_EXERCISE INSTRUCTIONS_.
Copy the records below word for word, from the line with "How separated are" through the end of the records. Leave out the pictures.
++++ DATA SHOWN
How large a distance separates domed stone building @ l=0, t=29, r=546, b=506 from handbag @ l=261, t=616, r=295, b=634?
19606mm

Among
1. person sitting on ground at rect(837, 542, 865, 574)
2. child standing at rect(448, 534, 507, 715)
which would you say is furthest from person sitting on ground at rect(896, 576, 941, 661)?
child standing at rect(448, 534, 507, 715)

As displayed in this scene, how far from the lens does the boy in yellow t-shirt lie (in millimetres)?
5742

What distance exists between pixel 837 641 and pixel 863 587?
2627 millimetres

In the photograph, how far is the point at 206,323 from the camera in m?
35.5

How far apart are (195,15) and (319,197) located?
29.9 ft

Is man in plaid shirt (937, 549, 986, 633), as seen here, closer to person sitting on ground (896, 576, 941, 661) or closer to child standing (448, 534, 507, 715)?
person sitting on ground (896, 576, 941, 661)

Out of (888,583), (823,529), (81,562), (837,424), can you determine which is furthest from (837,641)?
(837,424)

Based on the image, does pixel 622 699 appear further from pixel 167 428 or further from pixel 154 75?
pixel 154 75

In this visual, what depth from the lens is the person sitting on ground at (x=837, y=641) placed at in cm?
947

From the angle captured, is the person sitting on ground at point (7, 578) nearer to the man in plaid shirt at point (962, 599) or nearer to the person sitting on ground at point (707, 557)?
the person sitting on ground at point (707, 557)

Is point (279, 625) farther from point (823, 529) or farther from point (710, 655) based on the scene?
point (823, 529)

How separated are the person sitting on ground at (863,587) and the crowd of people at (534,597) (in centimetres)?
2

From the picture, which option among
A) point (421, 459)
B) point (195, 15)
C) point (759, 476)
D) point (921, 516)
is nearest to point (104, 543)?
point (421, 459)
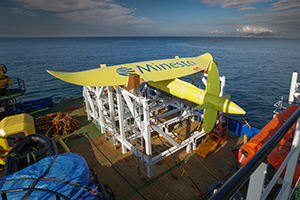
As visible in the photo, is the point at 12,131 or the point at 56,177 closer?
the point at 56,177

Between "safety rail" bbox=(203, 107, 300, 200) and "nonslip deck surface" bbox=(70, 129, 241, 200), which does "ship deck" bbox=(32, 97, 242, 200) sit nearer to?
"nonslip deck surface" bbox=(70, 129, 241, 200)

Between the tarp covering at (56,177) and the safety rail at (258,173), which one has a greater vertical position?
the safety rail at (258,173)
++++++++
_OUTPUT OF THE EXERCISE_.
How separated are the person sitting on ground at (863,587) and the crowd of people at (534,597) (in centimetres)?
2

From the picture, which option among
A) point (421, 459)
B) point (195, 15)
C) point (759, 476)
D) point (921, 516)
is nearest to point (104, 543)?
point (421, 459)
As visible in the photo, is the point at 12,131 or the point at 56,177 closer?
the point at 56,177

Between "safety rail" bbox=(203, 107, 300, 200) and "nonslip deck surface" bbox=(70, 129, 241, 200), which does "ship deck" bbox=(32, 97, 242, 200) sit nearer to?
"nonslip deck surface" bbox=(70, 129, 241, 200)

Between the tarp covering at (56,177) and the safety rail at (258,173), which one has a greater vertical position?
the safety rail at (258,173)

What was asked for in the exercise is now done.